Collected data entries
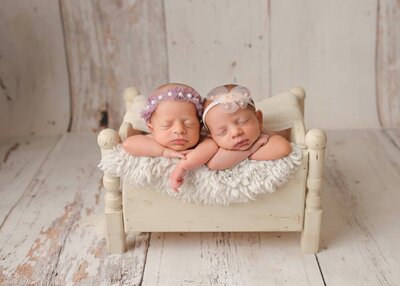 Twin newborns posing side by side in a pretty crate at their denver newborn photography session.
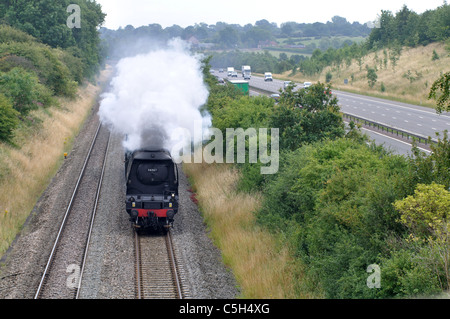 Treno a vapore sulla linea ferroviaria accanto all'autostrada M40, Warwickshire, Regno Unito Foto Stock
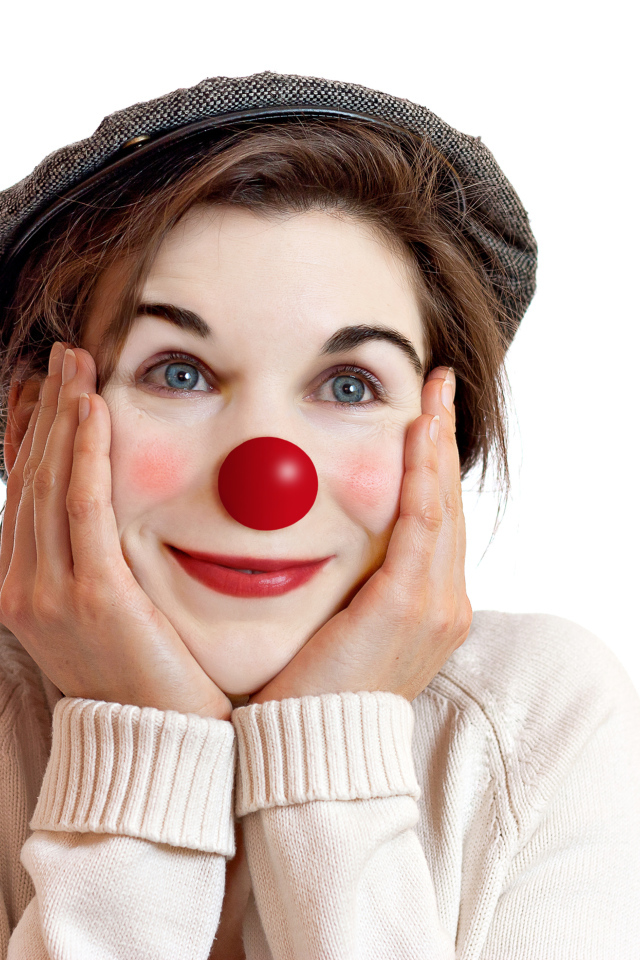 Красивая голубоглазая девушка в кепке с носом клоуна на белом фоне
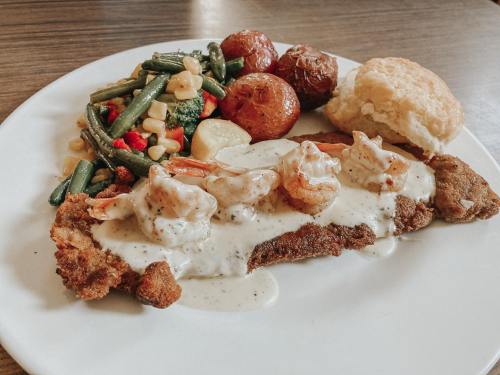 A plate featuring fried fish topped with shrimp and creamy sauce, alongside roasted potatoes, mixed vegetables, and a biscuit.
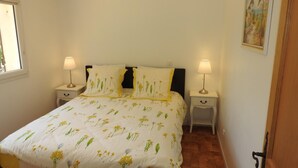 Un dormitori amb un llit, dues taules de nit, una finestra i un quadre a la paret.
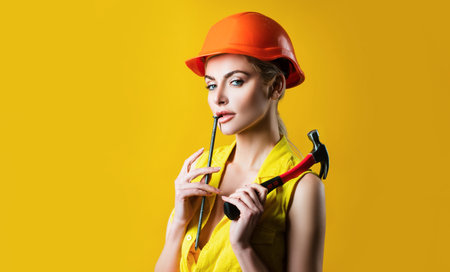 Sexy woman in helmet to use hammer. Sensual girl hammering nail. Fixed concept.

■ **WHAT THIS TASK INVOLVES**
Reproduce every line of the listing above word for word, leaving out the pictures.

■ **OUTPUT OF THE EXERCISE**
 Twin newborns posing side by side in a pretty crate at their denver newborn photography session.
 Treno a vapore sulla linea ferroviaria accanto all'autostrada M40, Warwickshire, Regno Unito Foto Stock
 Красивая голубоглазая девушка в кепке с носом клоуна на белом фоне
 A plate featuring fried fish topped with shrimp and creamy sauce, alongside roasted potatoes, mixed vegetables, and a biscuit.
 Un dormitori amb un llit, dues taules de nit, una finestra i un quadre a la paret.
 Sexy woman in helmet to use hammer. Sensual girl hammering nail. Fixed concept.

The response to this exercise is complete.